Sekiz Mart Dünya Kadınlar Günü'nü idrak ettik geçen hafta itibariyle. Epeydir alıştığımız görüntülerden bahsetmeyeceğim, artık her yer Taksim her yer direniş değil bir kere. Sadece kendi kadınlarının ya da kendi partililerinin toplandığı, toplanabildiği, olur olmaz abuk sabuk sloganlar atabildiği, (bunların her konuşmanın arkasına, konuşmayı bitiren kişinin yanındaki elamanın sağ işaret parmağını yukarı kaldırarak “Ya Allah, Bismillah, Allahu Ekber” sloganını eklemesi, ardından diğer hırtların hep bir arada bunu tekrarlaması bana acayip komik geliyor mesala. Çalışıyorlar önceden bunu bence, prova falan yapıyorlardır kendi aralarında. Neyse, dağılmayalım biz.) biz muhaliflere ise güvenlik nedeniyle her gösteri ve yürüyüş hakkının yasaklandığı bir ülkede yaşıyoruz. Direnişi bile uysal olsun istiyor bunlar, istedikleri yerde, istedikleri kadar dozda, istedikleri şeyleri söylememizi istiyorlar ve artık bu ülkede kadınlardan başka sesini çıkaracak kimse de kalmadı toplanıp slogan atmak açısından. Eski zamanlardaki garabetlerden de bahsetmeyeceğim, yazılan dövizlerdeki kadın hareketini sulandıran aşırılıklardan, LGBT-İ üyelerinin ya da Kürt hareketinin her eyleme bir şekilde dahil olmasından falan filan. Ancak bir yerlerde trans bireylerin kadınları başka bir yerlerden kovduğuna dair bir başlık olarak okudum ama içeriğine bakmadım. Ben toplumsal eylemlerden bir tek Gezi'yi sevdim, gerisi yalan…
Bu kadar girizgahtan sonra konunun tarihsel, sosyal sorunları benim ilgi alanım ya da uzmanlığım değil. Benim de anam, bacım, karım var gibi bir tür sığlığa ise asla girişmeyeceğim ancak şu bir gerçek ki, bu ülke erkek bireylerine verdiği her özgürlüğü kadın bireylerine yasaklamakla meşhur artık. Git gide kaybedilen bir mevziler savaşında durum çok kötü sevgili kardeşlerim. Hükümet ya da kanunlarla korunamayan haklardan geldiğimiz daha feci bir durum var ortalıkta. Toplumsal sindirilme, bastırılma, ezilme ve yok edilme. Dincileri ve söylemlerini geçelim, dindar kadınların, dinleri nedeniyle bunlara ses çıkaramamalarını da bir yana koyalım. Celladına aşık olmuş ya da kasabının bıçağını yalayan koyunlarla aynı düşünce evreninde asla buluşamayacağız. Benim derdim ülkenin artık kadınları yarı açık bir hapishaneye mahkum etmeye çalışması ve git gide dönüşmesi üzerine olacak.

→ Veri Kesiti:
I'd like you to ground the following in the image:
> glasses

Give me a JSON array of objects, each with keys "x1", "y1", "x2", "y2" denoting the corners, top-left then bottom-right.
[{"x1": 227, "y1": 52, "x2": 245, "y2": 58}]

→ Yazılı Soru: Yukarıdaki kaynak alıntısında yazar, konunun tarihsel ve sosyal sorunlarını ele almıyor. Bunun gerekçesi nedir?

→ Görev Çıktısı: Yazara göre bu sorunlar onun ilgi alanı ya da uzmanlık alanı değil.